DATASET CONTENT:
◇ ◇ ◇ ◇ ◇
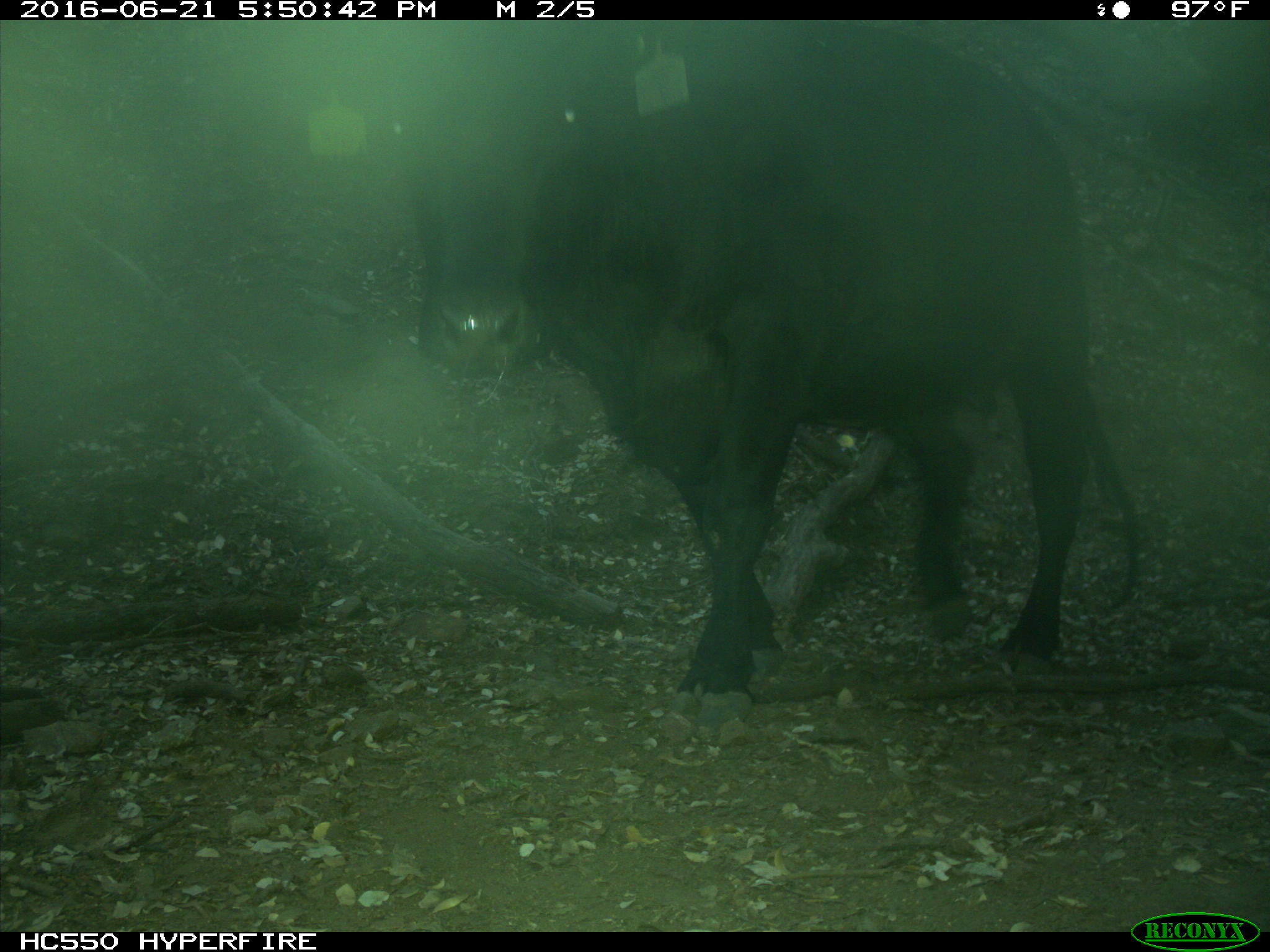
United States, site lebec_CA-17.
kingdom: Animalia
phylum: Chordata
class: Mammalia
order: Artiodactyla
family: Bovidae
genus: Bos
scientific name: Bos taurus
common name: domestic cow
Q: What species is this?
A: Bos taurus (domestic cow).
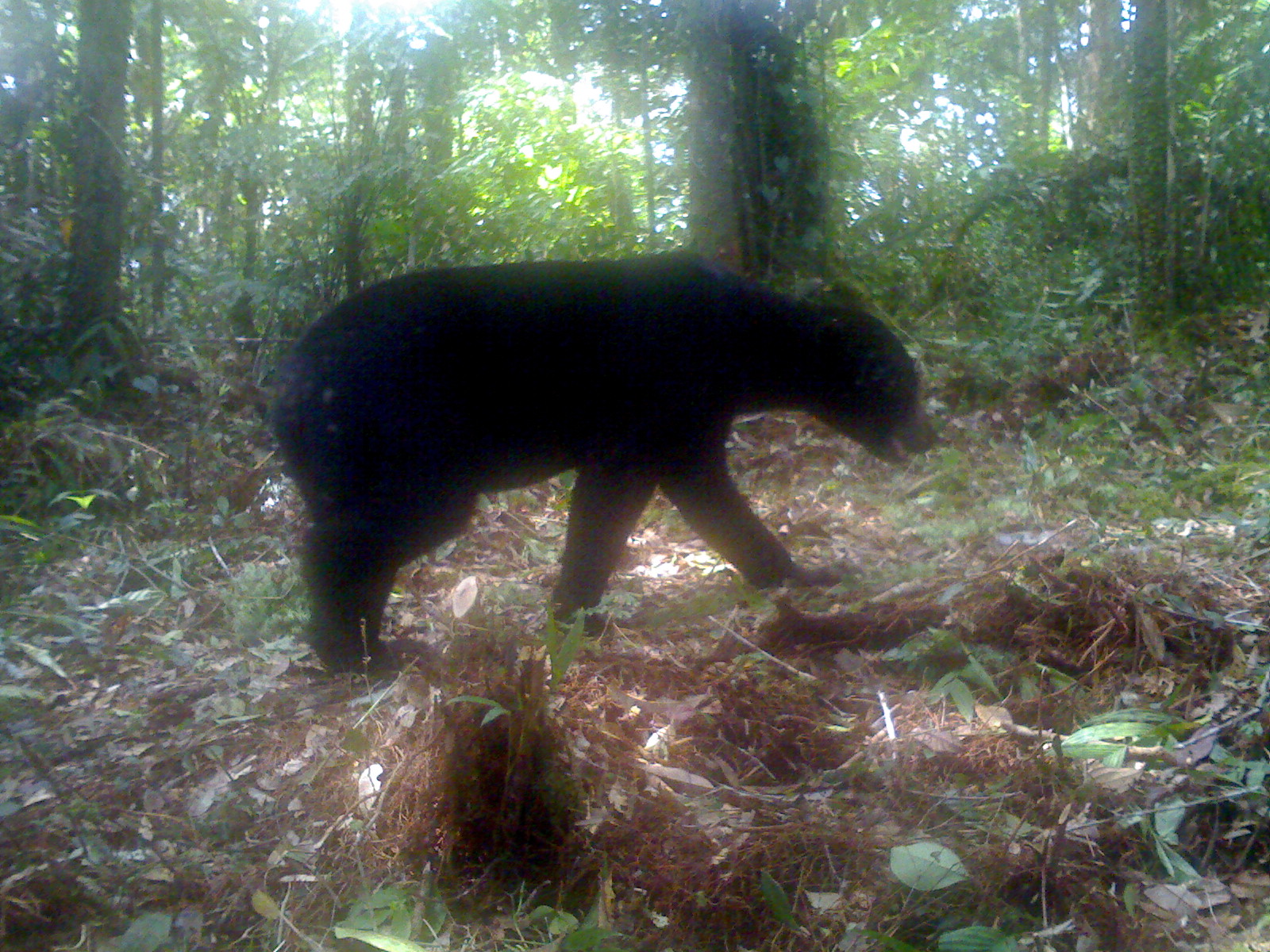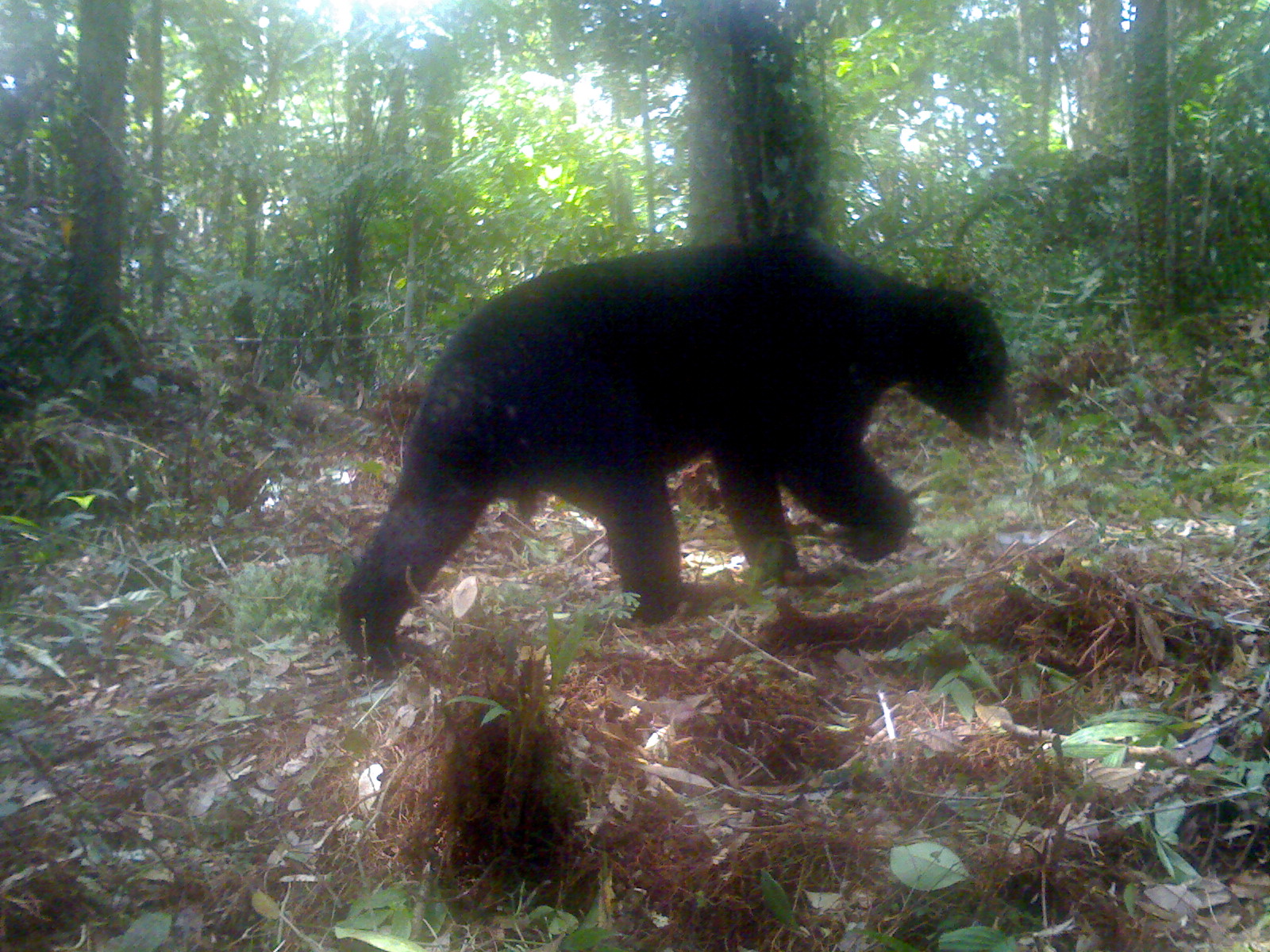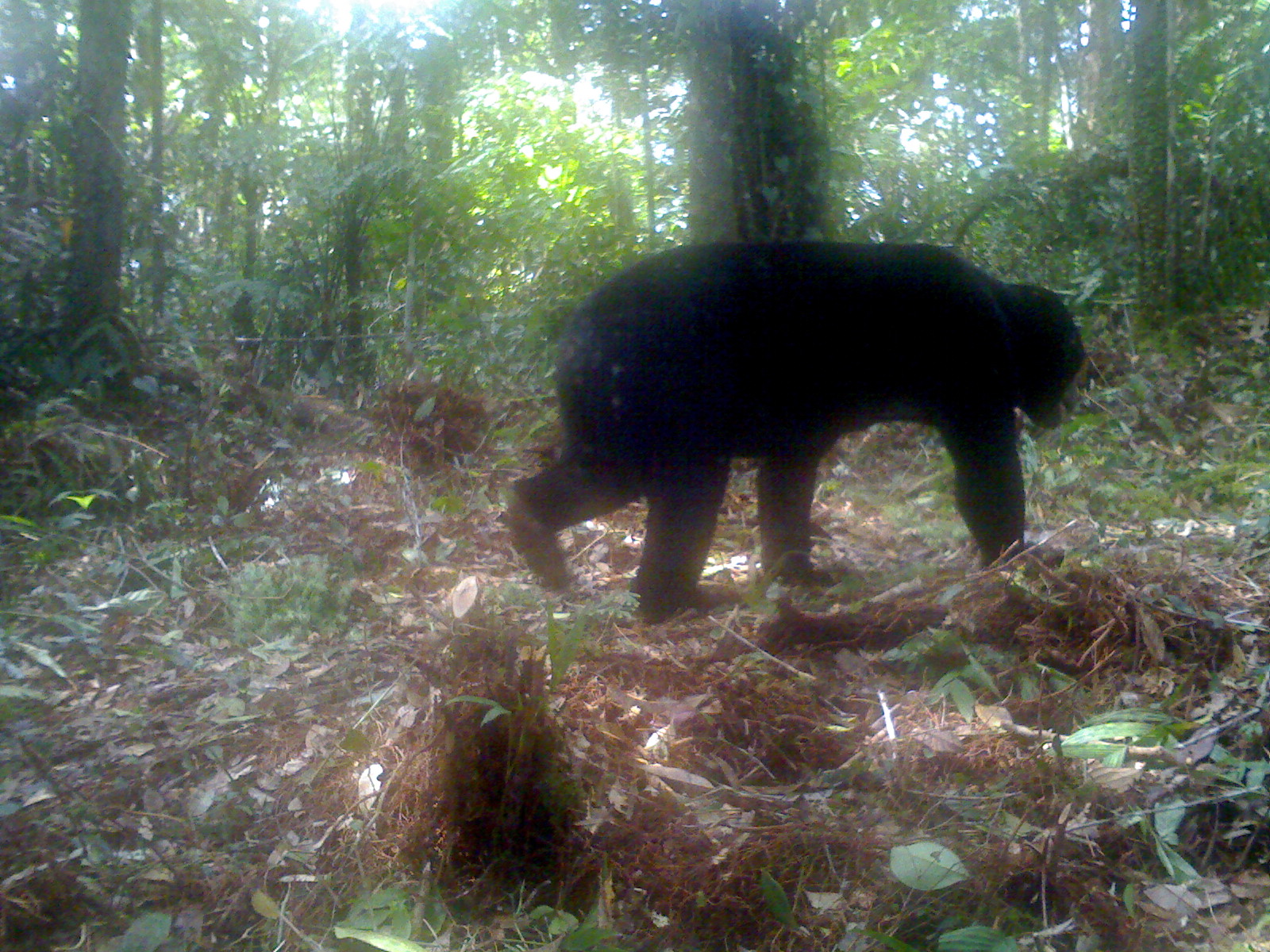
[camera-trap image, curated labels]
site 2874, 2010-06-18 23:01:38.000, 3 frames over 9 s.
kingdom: Animalia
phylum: Chordata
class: Mammalia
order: Carnivora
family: Ursidae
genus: Helarctos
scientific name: Helarctos malayanus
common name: sun bear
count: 1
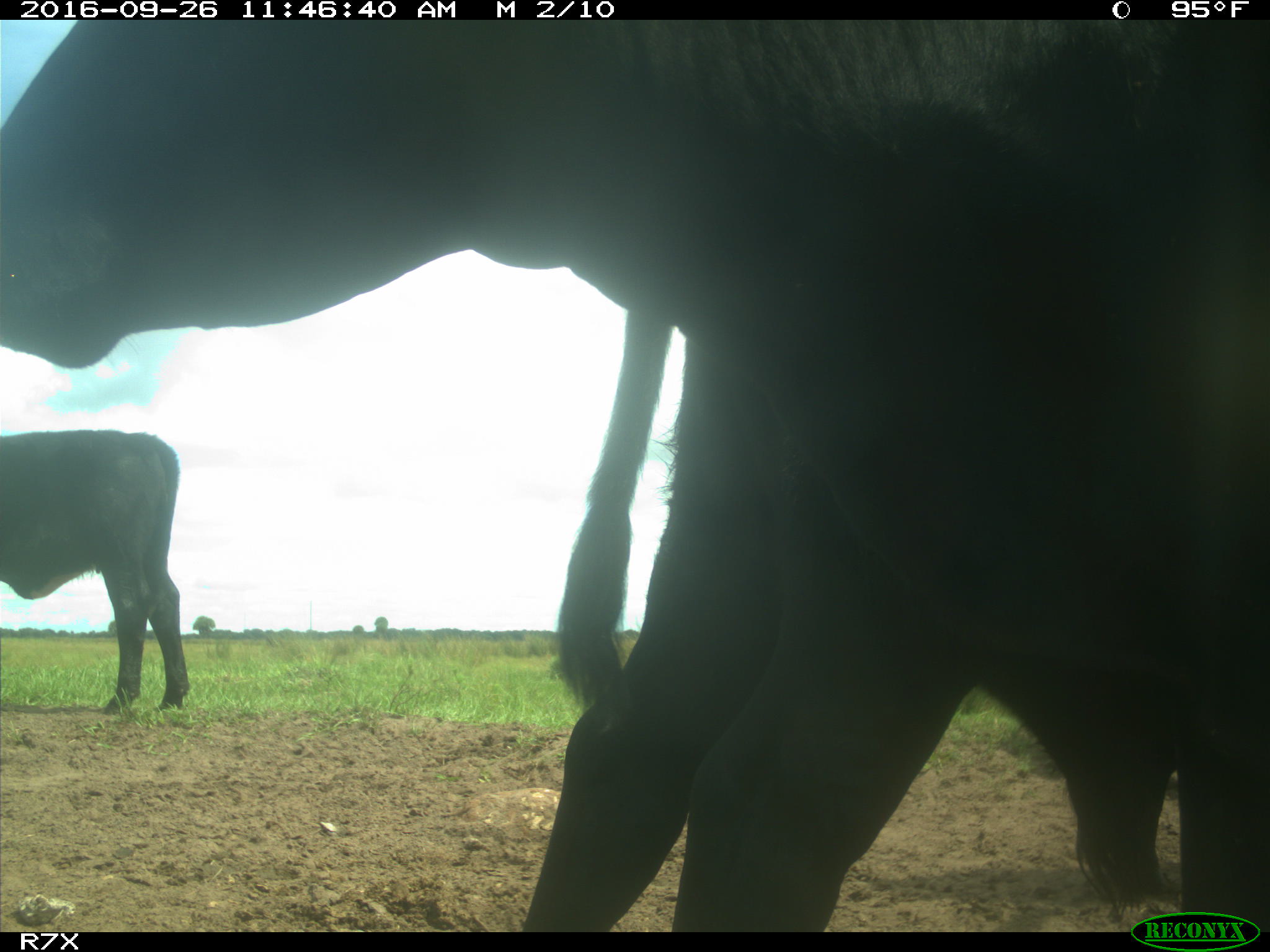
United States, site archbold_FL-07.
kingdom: Animalia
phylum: Chordata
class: Mammalia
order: Artiodactyla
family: Bovidae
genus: Bos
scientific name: Bos taurus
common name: domestic cow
◇ ◇ ◇ ◇ ◇
DESCRIPTION OF THE TASK:
Return the full listing above exactly as written, and omit the pictures.

SOLUTION TO THIS EXERCISE:
United States, site lebec_CA-17.
kingdom: Animalia
phylum: Chordata
class: Mammalia
order: Artiodactyla
family: Bovidae
genus: Bos
scientific name: Bos taurus
common name: domestic cow
Q: What species is this?
A: Bos taurus (domestic cow).
[camera-trap image, curated labels]
site 2874, 2010-06-18 23:01:38.000, 3 frames over 9 s.
kingdom: Animalia
phylum: Chordata
class: Mammalia
order: Carnivora
family: Ursidae
genus: Helarctos
scientific name: Helarctos malayanus
common name: sun bear
count: 1
United States, site archbold_FL-07.
kingdom: Animalia
phylum: Chordata
class: Mammalia
order: Artiodactyla
family: Bovidae
genus: Bos
scientific name: Bos taurus
common name: domestic cow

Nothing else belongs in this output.